# [Seçilmiş metin]
ARAŞTIRMA PROFESÖRLÜĞÜ ÖNERİSİ

 

 

Prof.Dr.Coşkun Can Aktan

 

 

“Hiç bilenlerle bilmeyenler bir olur mu?”

Kuran-ı Kerim, Zümer:9

 

“İçlerinde ilimde derinleşmiş olanlar... var ya onlara pek yakında büyük mükafat vereceğiz.”

Kuran-ı Kerim, Nisa:162

 

Alman Kant idealizminin temsilcilerinden birisi olan Arthur Schopenhauer’ın şu güzel sözü ile başlamak istiyorum yazıma:

 “Üç türlü aristokrasi vardır; birincisi yaş ve kıdem; ikincisi servet; üçüncüsü akıl ve bilgidir. En şereflisi sonuncusudur.”

Üzülerek söyleyelim ki, gerçek dünyada bu böyle değildir... Para, mülkiyet, servet, makam ve mevki vs. her zaman bilgi, liyakat ve erdemin önünde olmuştur...

Schopenhauer’ın sözüne bakarak üniversiteleri, bilginin üretildiği ve yayıldığı mekanlar olarak  düşünürek en şerefli “bilgi-sarayları” olarak görebiliriz. Ne yazık ki, bizim gibi ülkelerde bu şerefe dahi sahip olamıyoruz!...

***

Gerek Kuran-ı Kerim’den yaptığımız alıntılar, gerekse Schopenhauer’ın sözünden hareketle üniversiteler için çok önemli ve gerekli gördüğüm bir öneriyi sunmak istiyorum.

İdeal üniversite tanımında iki temel fonksiyon göze çarpar: eğitim-öğretim ve araştırma.

Türk yükseköğretim kurumları maalesef “eğitim-öğretim” fonksiyonu üzerine odaklanmıştır. Yükseköğretim kurumlarımızda araştırma fonksiyonuna yeterince önem verilmemektedir.

Akademik personelin (araştırma görevlisi, yardımcı doçent, doçent, profesör) büyük çoğunluğu eğitim-öğretimi temel görev ve fonksiyon olarak görür. Araştırma ise sadece belirli ünvanları elde etmek için yapılan “zoraki formaliteler” olarak görülmektedir. Bu formaliteleri yerine getiren akademisyenlerin araştırma yapma arzu ve istekleri hem içsel, hem de dışsal faktörlerden kaynaklanan nedenlerle azalma eğilimi göstermektedir.

Araştırma çok zahmetli bir çabayı gerektirir. Motivasyonun, takdir ve  ödüllendirmenin oldukça yetersiz olduğu üniversitelerimizde doğal olarak bilimsel araştırmalar ve yayınlar da yetersiz kalmaktadır. Bunun dışında kimi üniversitelerde öğretim üyelerinin ders yükünün fazla olması  araştırma yapma çabalarını olumsuz etkilemektedir.

# [Kısa alıştırma A]
Araştırma profesörlüğü önerisi yazısına göre ideal üniversite tanımında göze çarpan iki temel fonksiyon hangileridir?
Metin ile satırlar farklı kaynaklardan alınmıştır.

# [Bir veri dosyasından parça]
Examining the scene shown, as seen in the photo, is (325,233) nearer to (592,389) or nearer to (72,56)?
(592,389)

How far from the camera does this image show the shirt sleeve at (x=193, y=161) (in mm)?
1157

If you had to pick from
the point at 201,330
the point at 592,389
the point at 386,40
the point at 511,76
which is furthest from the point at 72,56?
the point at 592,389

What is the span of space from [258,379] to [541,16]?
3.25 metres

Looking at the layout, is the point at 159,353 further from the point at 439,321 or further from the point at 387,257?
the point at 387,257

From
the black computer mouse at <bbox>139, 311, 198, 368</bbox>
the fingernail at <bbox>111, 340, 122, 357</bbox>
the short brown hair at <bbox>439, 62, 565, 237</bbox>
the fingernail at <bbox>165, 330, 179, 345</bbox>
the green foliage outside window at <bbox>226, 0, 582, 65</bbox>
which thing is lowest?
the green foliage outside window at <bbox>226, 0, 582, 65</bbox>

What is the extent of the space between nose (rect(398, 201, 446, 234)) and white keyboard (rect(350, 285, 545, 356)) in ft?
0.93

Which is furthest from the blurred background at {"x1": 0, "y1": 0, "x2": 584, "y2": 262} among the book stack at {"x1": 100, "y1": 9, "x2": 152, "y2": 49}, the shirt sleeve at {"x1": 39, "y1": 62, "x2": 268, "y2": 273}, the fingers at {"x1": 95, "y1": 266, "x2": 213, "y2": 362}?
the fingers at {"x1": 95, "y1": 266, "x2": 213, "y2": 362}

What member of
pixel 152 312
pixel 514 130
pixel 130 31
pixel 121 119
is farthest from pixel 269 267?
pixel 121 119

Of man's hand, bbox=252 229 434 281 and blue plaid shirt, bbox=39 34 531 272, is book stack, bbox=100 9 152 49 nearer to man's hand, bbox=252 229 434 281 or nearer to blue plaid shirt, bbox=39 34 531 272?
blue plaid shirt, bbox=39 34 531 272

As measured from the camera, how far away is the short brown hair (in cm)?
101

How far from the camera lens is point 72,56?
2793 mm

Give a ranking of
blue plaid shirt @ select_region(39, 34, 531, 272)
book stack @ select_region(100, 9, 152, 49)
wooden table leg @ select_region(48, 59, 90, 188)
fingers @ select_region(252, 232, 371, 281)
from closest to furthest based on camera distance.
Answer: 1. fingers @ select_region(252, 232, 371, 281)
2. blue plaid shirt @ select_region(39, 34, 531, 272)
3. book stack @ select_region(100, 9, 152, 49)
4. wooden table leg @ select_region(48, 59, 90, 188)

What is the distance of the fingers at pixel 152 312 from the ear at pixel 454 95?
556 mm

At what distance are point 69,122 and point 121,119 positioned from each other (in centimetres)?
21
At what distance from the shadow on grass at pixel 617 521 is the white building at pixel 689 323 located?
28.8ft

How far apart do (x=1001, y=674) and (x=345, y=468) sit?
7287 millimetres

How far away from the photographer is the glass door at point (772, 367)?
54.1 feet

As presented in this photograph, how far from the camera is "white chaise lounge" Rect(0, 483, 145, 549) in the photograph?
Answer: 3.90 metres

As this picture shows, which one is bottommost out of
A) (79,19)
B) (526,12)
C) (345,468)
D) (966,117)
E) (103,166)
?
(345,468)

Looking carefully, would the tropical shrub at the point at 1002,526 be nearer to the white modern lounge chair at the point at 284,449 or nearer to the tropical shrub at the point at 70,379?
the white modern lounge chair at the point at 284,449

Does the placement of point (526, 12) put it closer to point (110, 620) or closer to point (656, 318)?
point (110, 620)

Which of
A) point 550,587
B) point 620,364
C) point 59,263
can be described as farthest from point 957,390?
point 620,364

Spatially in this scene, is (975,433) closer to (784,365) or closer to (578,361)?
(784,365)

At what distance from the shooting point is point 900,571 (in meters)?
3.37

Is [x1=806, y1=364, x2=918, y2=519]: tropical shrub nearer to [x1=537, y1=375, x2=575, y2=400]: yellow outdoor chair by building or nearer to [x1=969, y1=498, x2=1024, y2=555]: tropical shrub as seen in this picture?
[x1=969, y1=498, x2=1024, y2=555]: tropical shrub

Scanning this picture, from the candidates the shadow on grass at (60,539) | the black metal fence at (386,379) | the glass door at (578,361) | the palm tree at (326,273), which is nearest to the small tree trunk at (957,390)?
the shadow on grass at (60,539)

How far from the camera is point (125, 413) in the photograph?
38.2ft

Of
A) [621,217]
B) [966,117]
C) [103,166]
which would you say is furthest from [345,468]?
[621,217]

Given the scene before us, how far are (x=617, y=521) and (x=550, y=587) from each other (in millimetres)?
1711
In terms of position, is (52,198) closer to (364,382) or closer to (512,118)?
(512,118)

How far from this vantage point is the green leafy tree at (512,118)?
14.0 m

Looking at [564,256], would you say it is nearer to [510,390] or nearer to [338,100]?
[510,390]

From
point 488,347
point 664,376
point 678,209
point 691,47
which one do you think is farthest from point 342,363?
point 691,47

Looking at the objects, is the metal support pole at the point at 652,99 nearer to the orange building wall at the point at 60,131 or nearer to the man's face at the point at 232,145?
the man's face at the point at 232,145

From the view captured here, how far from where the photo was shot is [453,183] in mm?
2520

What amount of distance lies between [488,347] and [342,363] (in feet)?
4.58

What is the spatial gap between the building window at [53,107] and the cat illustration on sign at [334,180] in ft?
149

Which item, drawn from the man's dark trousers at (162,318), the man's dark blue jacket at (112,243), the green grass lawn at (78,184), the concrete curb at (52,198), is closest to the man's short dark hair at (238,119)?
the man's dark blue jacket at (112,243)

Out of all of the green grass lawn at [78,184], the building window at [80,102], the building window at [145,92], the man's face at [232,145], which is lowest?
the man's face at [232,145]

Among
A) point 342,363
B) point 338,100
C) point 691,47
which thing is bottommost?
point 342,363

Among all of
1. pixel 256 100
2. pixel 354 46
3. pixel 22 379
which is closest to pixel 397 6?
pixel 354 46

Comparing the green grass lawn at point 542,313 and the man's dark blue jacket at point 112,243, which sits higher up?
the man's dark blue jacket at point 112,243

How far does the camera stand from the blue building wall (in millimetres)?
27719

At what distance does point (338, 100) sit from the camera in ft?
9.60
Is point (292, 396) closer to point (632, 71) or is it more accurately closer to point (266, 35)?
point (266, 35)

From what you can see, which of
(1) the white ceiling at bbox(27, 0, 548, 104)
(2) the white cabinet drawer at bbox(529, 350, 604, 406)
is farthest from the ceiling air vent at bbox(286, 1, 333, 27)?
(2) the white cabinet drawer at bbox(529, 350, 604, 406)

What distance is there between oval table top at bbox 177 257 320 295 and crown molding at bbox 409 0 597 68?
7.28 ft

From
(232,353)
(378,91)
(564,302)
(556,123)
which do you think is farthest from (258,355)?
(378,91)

# [Kısa alıştırma B]
Veri dosyası parçasında "How far does" ifadesini içeren satırdan parçanın son satırına kadar, her iki uç da dahil olmak üzere, satırları boş olanları atlayarak "Sıra" ve "Satır" sütunlarından oluşan bir Markdown tablosu olarak yeniden yazın.

# [Eksiksiz cevap A]
Eğitim-öğretim ve araştırma.

# [Eksiksiz cevap B]
| Sıra | Satır |
|---|---|
| 1 | How far does the camera stand from the blue building wall (in millimetres)? |
| 2 | 27719 |
| 3 | At what distance does point (338, 100) sit from the camera in ft? |
| 4 | 9.60 |
| 5 | Is point (292, 396) closer to point (632, 71) or is it more accurately closer to point (266, 35)? |
| 6 | point (266, 35) |
| 7 | From what you can see, which of |
| 8 | (1) the white ceiling at bbox(27, 0, 548, 104) |
| 9 | (2) the white cabinet drawer at bbox(529, 350, 604, 406) |
| 10 | is farthest from the ceiling air vent at bbox(286, 1, 333, 27)? |
| 11 | (2) the white cabinet drawer at bbox(529, 350, 604, 406) |
| 12 | What distance is there between oval table top at bbox 177 257 320 295 and crown molding at bbox 409 0 597 68? |
| 13 | 7.28 ft |
| 14 | From |
| 15 | (232,353) |
| 16 | (378,91) |
| 17 | (564,302) |
| 18 | (556,123) |
| 19 | which do you think is farthest from (258,355)? |
| 20 | (378,91) |